TASK BRIEF — Copy the passage below about Kelton's late arrivals at the library, reproducing every word of it.

QUOTED PASSAGE —
··········
Elston said he began monitoring more closely Kelton’s arrival at and entry to the library for work and recorded and maintained a log for around 20 days.

Elston said on nearly every day, Kelton arrived and entered the library significantly, collectively, later that the time he had clocked in. The council members had a copy of the log and when discussing it they indicated that Kelton was punched in for 17 hours, over the 20 days observed, that he was not yet at the library.

Elston said he informed Kelton of these findings prior to a previously scheduled budget meeting on July 22, to which Kelton replied, “okay.” Elston said he told Kelton this was unacceptable behavior, to which Kelton again replied, “okay.” Elston asked if he was denying the charge and Kelton said yes. Elston said he then told Kelton he personally observed him arrive 30 minutes to an hour late, as had two other staff members Elston had asked to observe when he was unable to do so. Kelton responded “okay” and when told he could resign chose to resign and wrote and signed a letter of resignation.

Elston said Kelton returned to the City office the next morning with a written retraction of his resignation, stating he wished to be fired.
··········
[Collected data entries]

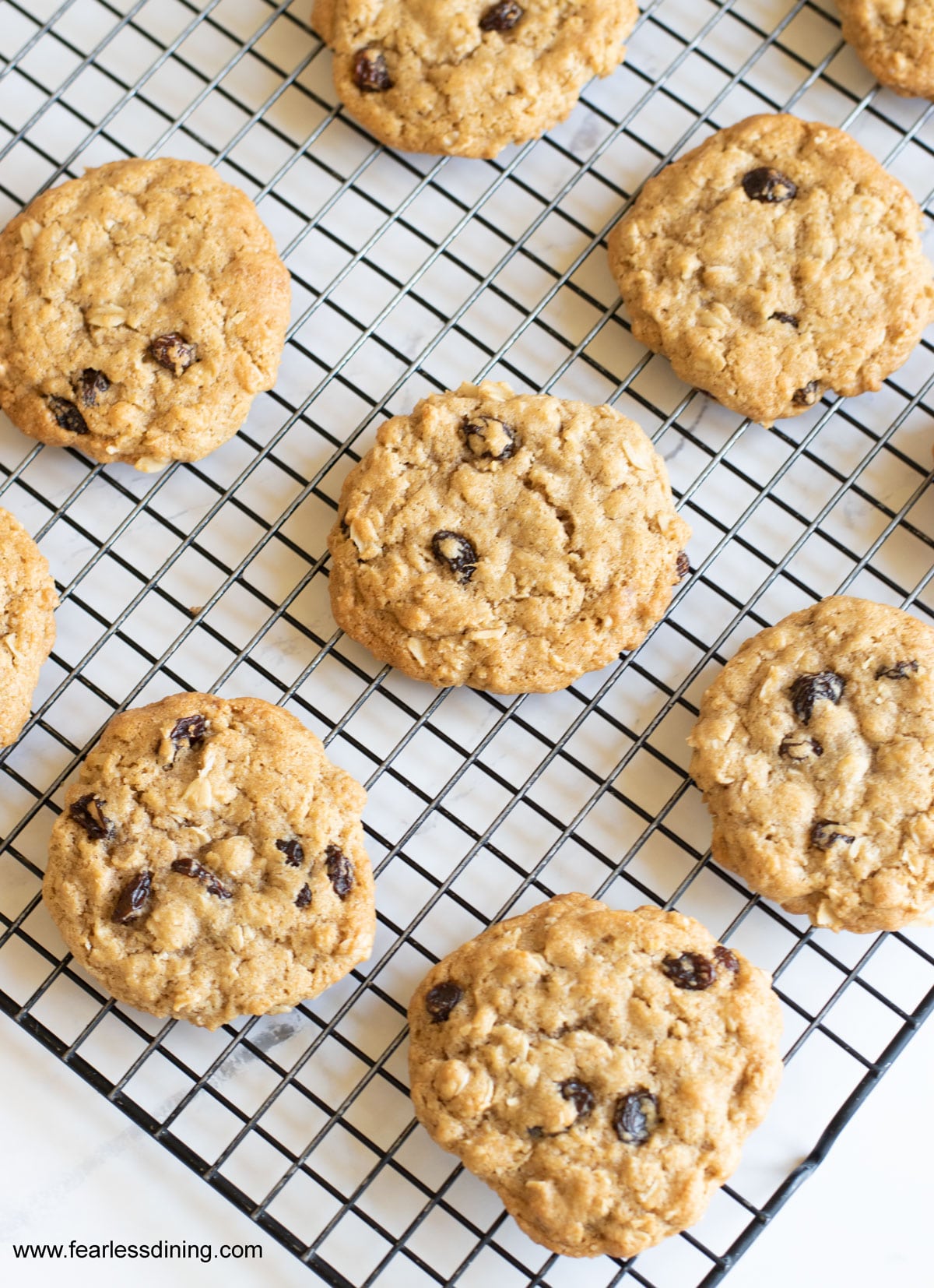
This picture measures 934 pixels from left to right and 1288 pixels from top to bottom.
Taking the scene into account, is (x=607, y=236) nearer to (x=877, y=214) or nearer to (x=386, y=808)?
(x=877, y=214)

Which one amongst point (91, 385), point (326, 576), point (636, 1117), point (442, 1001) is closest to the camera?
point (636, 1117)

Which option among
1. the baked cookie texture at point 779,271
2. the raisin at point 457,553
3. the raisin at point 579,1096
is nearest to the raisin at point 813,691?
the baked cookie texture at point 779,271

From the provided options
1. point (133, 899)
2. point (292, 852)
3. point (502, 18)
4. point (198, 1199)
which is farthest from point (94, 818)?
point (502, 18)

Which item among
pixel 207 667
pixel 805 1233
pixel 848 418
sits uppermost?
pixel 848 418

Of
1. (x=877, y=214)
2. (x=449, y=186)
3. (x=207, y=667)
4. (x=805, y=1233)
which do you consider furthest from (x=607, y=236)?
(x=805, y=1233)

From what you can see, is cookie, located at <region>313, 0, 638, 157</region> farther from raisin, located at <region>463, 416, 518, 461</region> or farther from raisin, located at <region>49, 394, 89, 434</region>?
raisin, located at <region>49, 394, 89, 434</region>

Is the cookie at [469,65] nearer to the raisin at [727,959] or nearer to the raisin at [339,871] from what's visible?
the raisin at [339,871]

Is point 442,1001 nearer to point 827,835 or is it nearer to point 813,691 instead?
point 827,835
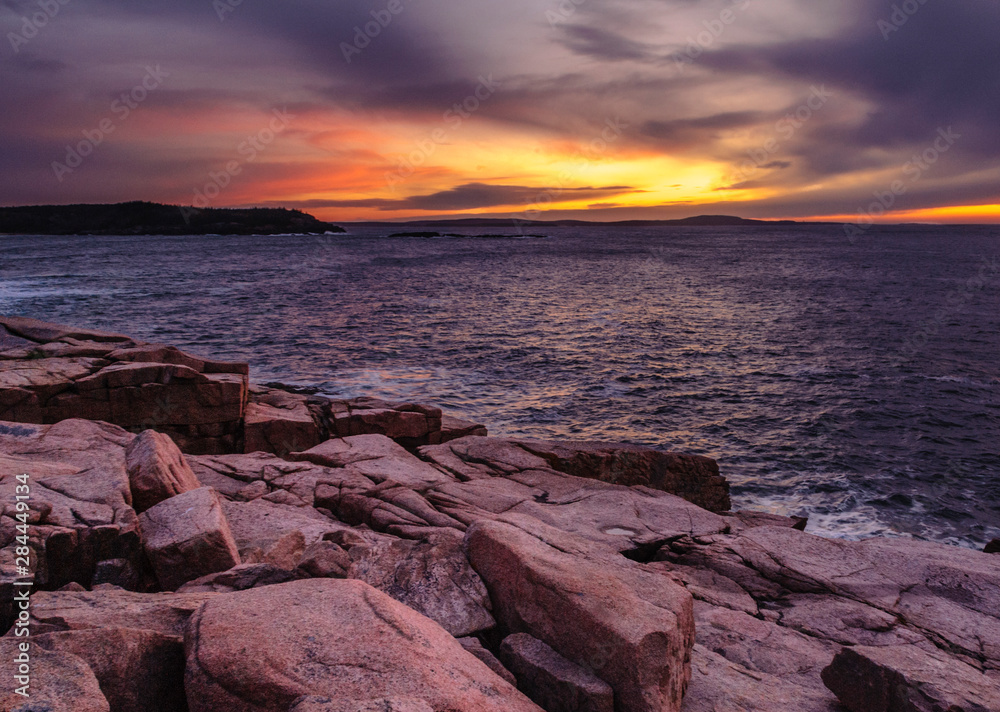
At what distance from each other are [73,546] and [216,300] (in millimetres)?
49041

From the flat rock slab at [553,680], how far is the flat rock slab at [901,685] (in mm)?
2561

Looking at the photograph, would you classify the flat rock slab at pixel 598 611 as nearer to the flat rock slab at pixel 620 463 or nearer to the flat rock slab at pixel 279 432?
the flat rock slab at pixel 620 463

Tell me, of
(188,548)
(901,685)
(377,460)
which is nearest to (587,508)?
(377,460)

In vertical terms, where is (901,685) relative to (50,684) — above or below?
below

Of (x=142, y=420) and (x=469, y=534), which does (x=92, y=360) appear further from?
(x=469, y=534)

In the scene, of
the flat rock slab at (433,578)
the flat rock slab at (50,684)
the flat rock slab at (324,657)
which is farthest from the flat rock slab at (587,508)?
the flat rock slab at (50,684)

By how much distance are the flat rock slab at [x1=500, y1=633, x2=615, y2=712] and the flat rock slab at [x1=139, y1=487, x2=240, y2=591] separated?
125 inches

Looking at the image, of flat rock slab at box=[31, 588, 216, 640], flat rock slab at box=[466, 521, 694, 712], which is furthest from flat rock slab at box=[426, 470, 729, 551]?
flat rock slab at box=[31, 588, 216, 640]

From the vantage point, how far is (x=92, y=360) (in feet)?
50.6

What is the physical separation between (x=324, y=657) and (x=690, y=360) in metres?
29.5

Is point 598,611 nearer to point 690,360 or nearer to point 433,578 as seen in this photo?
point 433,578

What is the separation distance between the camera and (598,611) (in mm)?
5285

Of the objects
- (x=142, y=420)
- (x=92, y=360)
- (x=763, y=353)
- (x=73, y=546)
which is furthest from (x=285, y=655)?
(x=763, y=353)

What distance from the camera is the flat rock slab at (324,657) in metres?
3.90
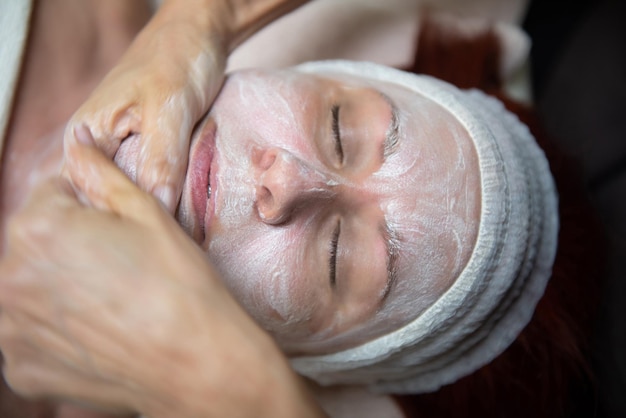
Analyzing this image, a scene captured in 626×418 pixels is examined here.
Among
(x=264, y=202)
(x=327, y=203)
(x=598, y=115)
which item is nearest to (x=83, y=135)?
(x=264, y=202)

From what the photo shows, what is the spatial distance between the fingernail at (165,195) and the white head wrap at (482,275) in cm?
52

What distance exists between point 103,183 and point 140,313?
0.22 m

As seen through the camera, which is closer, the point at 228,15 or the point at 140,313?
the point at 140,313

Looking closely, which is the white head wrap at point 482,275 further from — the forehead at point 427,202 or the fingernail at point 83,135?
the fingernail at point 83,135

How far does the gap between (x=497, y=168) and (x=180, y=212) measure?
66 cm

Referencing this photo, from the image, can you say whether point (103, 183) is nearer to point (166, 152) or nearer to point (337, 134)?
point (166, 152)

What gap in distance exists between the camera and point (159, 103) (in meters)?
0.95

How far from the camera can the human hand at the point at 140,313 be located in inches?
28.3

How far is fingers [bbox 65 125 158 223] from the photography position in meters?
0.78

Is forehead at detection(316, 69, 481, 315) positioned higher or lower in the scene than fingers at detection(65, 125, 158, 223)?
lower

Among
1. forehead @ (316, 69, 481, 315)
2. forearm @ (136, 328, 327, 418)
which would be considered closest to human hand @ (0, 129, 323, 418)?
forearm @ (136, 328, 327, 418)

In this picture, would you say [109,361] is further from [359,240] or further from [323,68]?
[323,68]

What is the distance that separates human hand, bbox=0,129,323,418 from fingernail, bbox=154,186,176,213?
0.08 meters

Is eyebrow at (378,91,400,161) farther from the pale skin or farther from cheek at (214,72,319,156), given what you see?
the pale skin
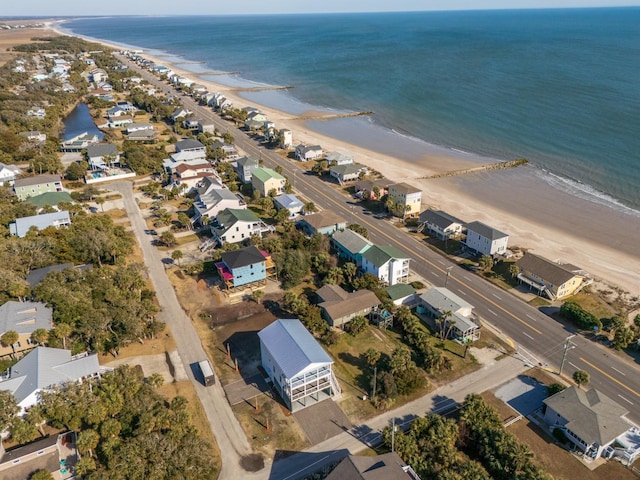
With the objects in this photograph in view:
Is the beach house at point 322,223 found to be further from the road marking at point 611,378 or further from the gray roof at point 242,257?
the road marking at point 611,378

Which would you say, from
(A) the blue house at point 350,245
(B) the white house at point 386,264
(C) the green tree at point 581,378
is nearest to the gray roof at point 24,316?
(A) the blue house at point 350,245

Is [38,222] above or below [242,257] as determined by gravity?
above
··········
SOLUTION FOR THIS EXERCISE —
Elston said he began monitoring more closely Kelton’s arrival at and entry to the library for work and recorded and maintained a log for around 20 days.

Elston said on nearly every day, Kelton arrived and entered the library significantly, collectively, later that the time he had clocked in. The council members had a copy of the log and when discussing it they indicated that Kelton was punched in for 17 hours, over the 20 days observed, that he was not yet at the library.

Elston said he informed Kelton of these findings prior to a previously scheduled budget meeting on July 22, to which Kelton replied, “okay.” Elston said he told Kelton this was unacceptable behavior, to which Kelton again replied, “okay.” Elston asked if he was denying the charge and Kelton said yes. Elston said he then told Kelton he personally observed him arrive 30 minutes to an hour late, as had two other staff members Elston had asked to observe when he was unable to do so. Kelton responded “okay” and when told he could resign chose to resign and wrote and signed a letter of resignation.

Elston said Kelton returned to the City office the next morning with a written retraction of his resignation, stating he wished to be fired.